**Excerpt to read:**
March 15, 2015

Trials, Tribulations & Outliers

A lot has happened since my last blog entry. The core biopsy went well; uneventful thankfully. Unfortunately, it's been over a month since that occurred and the sample is just now being tested thanks to clinical trial red tape. The clinical trial will not take place in Calgary so all samples must go through Edmonton and its clinical trial approved lab. S and I took a day trip to Edmonton awhile ago to sign consent forms to allow the release of my biopsied tissue sample for testing. We are now waiting to find out if I have the T790M mutation which will qualify me for the AZD9291 Phase 3 trial. One risk entering a Phase 3 trial; they will be comparing the trial drug to the gold standard. This means I may be randomized to enter the chemotherapy arm. Such is life. I have learned to accept whatever cards I am dealt. I just have to play those cards well enough to stay in the game!

In addition to clinical trial stuff, February was quite busy. I decided to challenge (or punish) myself by taking on a 30 hour continuing education course to keep my professional licence up-to-date. This concluded with a 2 day, 16h seminar, interrupted by... food poisoning!!! Damn you Thai food! Or was it the sushi? I haven't had a craving for either since. Oy, that was a rough weekend! 

On a good note, with all this talk of my cancer progressing, it was time I made a trip to Chicago. Awhile ago, I discovered the book "Life Over Cancer", by Dr. Keith Block,  an integrative medical oncologist who established his own integrative cancer centre in Skokie, Illinois (north of Chicago). His philosophy is to complement conventional medicine with diet, exercise, bio-behavioural techniques, herbs and supplements, etc. His recommendations are based on biomedical/scientific research; stuff that the average oncologist or physician tends to overlook. In my opinion, a physician who combines conventional medicine with effective complementary treatment, including nutrition and exercise, is a powerful resource.  It has always been my belief that a successful cancer treatment involves looking into all aspects of one's lifestyle, body, mind and spirit. The Block Centre followed this philosophy so, after news of my cancer progressing, we arranged a full consultation (private pay for us Canadians). We met Dr. Block and his team in mid-February. Unfortunately for us, this was also when Chicago was having one of its coldest weeks (just like much of the east coast)! Brrrr!!!  Anyway, the appointment took half a day, plus the following morning for blood tests. I spoke to a dietician (Block trained so totally agreeable!), a biobehaviourist (Dr. Block's wife, Penny), one of Block's oncologists (not needed) and finally, Dr. Block himself. Dr. Block is a fountain of anticancer knowledge!! He has been researching integrative cancer care for 30 years. For the most part, based on the consultation, I seem to be on the right track, only needing to make a few tweaks to my wellness routine. Here's some points you may find interesting or helpful:

1. In addition to my (selective) fish friendly vegetarian diet, I need to give up all milk and milk products completely. I was eating goat milk products, which is better than cows milk, BUT all milk, regardless of source, contains growth hormones. For a growing calf, growth hormones are great. For a cancer patient, growth hormones promote the growth of cancer cells! Bye bye dairy! (The same reasoning goes behind eliminating meat on an anticancer diet).

**Record set:**
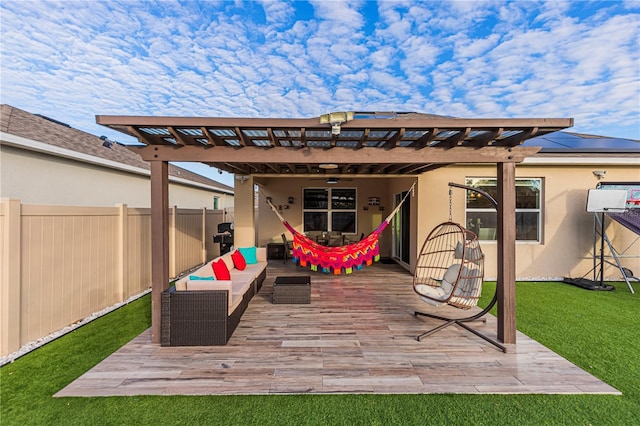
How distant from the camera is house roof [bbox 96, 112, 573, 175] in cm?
253

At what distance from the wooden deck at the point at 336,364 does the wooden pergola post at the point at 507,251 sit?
0.83ft

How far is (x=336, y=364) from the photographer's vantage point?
2.45 metres

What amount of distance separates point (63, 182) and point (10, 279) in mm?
4721

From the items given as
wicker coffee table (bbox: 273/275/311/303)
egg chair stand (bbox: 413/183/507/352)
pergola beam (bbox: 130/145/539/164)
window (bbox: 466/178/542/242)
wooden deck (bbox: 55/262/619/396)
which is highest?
pergola beam (bbox: 130/145/539/164)

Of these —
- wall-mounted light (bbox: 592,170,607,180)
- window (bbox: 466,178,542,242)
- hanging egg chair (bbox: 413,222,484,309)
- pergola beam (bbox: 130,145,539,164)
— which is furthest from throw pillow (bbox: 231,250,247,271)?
wall-mounted light (bbox: 592,170,607,180)

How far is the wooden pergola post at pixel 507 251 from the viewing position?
287 cm

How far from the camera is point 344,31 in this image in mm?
7953

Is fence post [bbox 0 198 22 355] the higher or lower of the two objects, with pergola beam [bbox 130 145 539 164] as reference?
lower

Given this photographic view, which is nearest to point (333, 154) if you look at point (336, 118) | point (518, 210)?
point (336, 118)

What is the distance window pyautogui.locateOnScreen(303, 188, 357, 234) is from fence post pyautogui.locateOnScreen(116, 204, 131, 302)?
15.7ft

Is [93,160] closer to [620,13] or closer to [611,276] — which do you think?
[611,276]

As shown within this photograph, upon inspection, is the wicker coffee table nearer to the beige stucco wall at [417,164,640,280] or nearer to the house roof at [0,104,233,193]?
the beige stucco wall at [417,164,640,280]

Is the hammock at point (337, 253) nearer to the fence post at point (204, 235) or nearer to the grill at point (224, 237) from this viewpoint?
the grill at point (224, 237)

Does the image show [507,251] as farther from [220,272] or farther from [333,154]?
[220,272]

**Problem statement:** Can you rewrite the stretch of the cancer blog post from "1. In addition" through "an anticancer diet).", changing "goat milk" to "sheep milk"? The entries are separate material from the blog post.

**Answer for the task:**
1. In addition to my (selective) fish friendly vegetarian diet, I need to give up all milk and milk products completely. I was eating sheep milk products, which is better than cows milk, BUT all milk, regardless of source, contains growth hormones. For a growing calf, growth hormones are great. For a cancer patient, growth hormones promote the growth of cancer cells! Bye bye dairy! (The same reasoning goes behind eliminating meat on an anticancer diet).